Supplied text:

Start

Saturday, October 24, 2009

How to Stop a Buck

--- Prelude , 6:19 pm ---

The first storms of the season have arrived. A dying hurricane from the other side of the Pacific Ocean slammed into the central California coast last Tuesday. In 24 hours, it delivered 7" of rain in the La Honda area, 25% of the average annual total.

--- The kiss of purple, 6:42 pm ---

For a few days before and after a storm, pressure fronts shuffle in shapely clouds. On Saturday, I walked up to the high pasture at twilight and witnessed spectacular orange, pink and red clouds steaming in off the ocean. Squatting on the side of a grassy hill, I oohed and aahed as the scene changed every 30 seconds and clicked away on my camera.

--- 6:45 pm ---

With the brilliant show on my front side, the pasture was getting darker on my backside. I sensed that something was moving and perhaps watching me from the forested area to the right, yet I didn't want to turn away from the sky play or put down my camera. Finally, I glanced over when I heard a noise. A buck was running straight towards me. I quickly stood up in surprise, and in response, the buck halted and gave me a startled look.

--- "Whoa, what was that? You aren't a doe." ---

We assessed each other. He was the 2 x 2 buck (2 antler points on each side) I had seen lurking last week on the edge of the courting oak above the house where he was being ignored by the dominant 4 x 4 buck. I quickly snapped a photo of him and the camera flash went off in the darkening meadow. The bright light sent the buck (probably partially blinded) into the forest and a doe appeared out of nowhere to follow him.

End

Tasks for this exercise:
- A) Answer from the buck blog entry:
(i) How much rain fell in the La Honda area in 24 hours?
(ii) What colors were the clouds the writer saw from the high pasture?
(iii) How many antler points on each side did the dominant buck have?
- B) Print the passage of the buck blog entry starting with "--- 6:45 pm" and going on through "a startled look.".
The records have no connection to the buck blog entry.

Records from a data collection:
Start

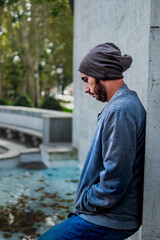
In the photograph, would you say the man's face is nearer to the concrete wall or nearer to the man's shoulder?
the man's shoulder

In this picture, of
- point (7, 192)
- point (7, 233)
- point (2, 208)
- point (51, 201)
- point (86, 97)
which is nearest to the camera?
point (7, 233)

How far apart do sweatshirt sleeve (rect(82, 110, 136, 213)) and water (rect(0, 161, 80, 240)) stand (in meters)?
2.46

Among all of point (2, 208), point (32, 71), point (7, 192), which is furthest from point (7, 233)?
point (32, 71)

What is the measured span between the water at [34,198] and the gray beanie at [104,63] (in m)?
2.71

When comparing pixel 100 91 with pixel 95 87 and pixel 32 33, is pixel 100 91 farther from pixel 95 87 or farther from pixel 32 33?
pixel 32 33

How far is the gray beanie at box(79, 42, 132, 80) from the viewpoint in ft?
6.12

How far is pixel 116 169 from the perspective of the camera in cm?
173

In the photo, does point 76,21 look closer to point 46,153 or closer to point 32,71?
point 46,153

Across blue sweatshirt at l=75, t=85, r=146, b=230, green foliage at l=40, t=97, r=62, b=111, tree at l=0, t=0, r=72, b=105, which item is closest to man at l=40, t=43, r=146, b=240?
blue sweatshirt at l=75, t=85, r=146, b=230

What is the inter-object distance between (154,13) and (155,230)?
54.0 inches

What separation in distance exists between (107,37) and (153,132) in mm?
3785

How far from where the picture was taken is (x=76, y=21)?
8508mm

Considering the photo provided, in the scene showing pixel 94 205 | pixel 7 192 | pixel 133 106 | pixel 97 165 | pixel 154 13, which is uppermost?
pixel 154 13

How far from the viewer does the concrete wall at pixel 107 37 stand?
343 cm
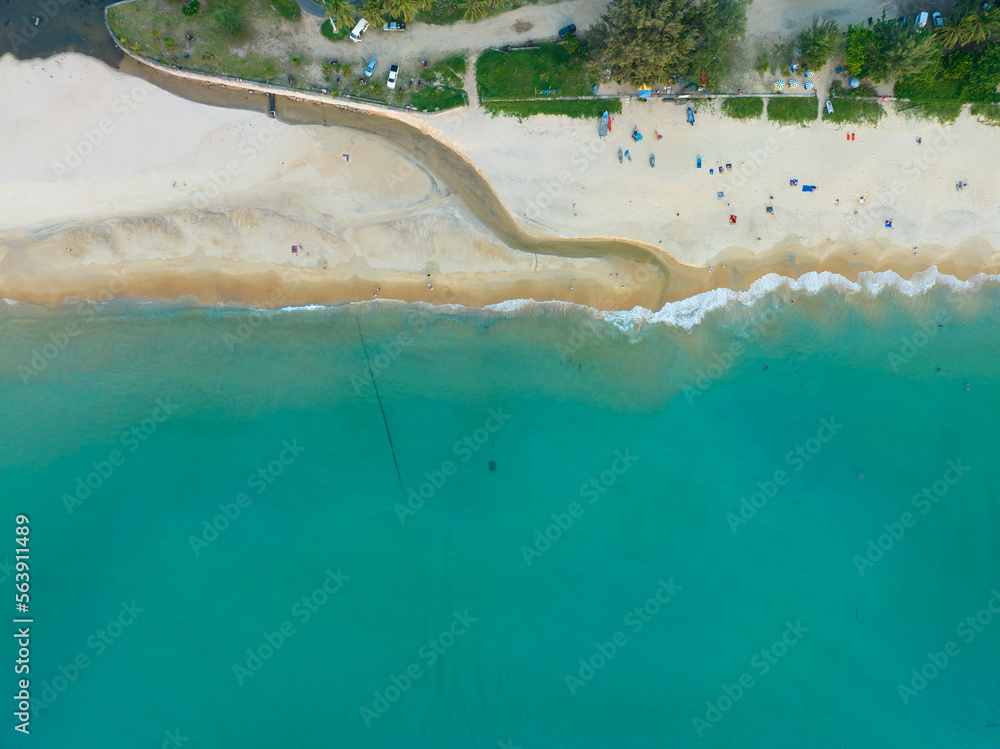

End

Results of the tasks:
- A)
(i) 7 inches
(ii) Orange, pink and red
(iii) 4

- B)
--- 6:45 pm ---

With the brilliant show on my front side, the pasture was getting darker on my backside. I sensed that something was moving and perhaps watching me from the forested area to the right, yet I didn't want to turn away from the sky play or put down my camera. Finally, I glanced over when I heard a noise. A buck was running straight towards me. I quickly stood up in surprise, and in response, the buck halted and gave me a startled look.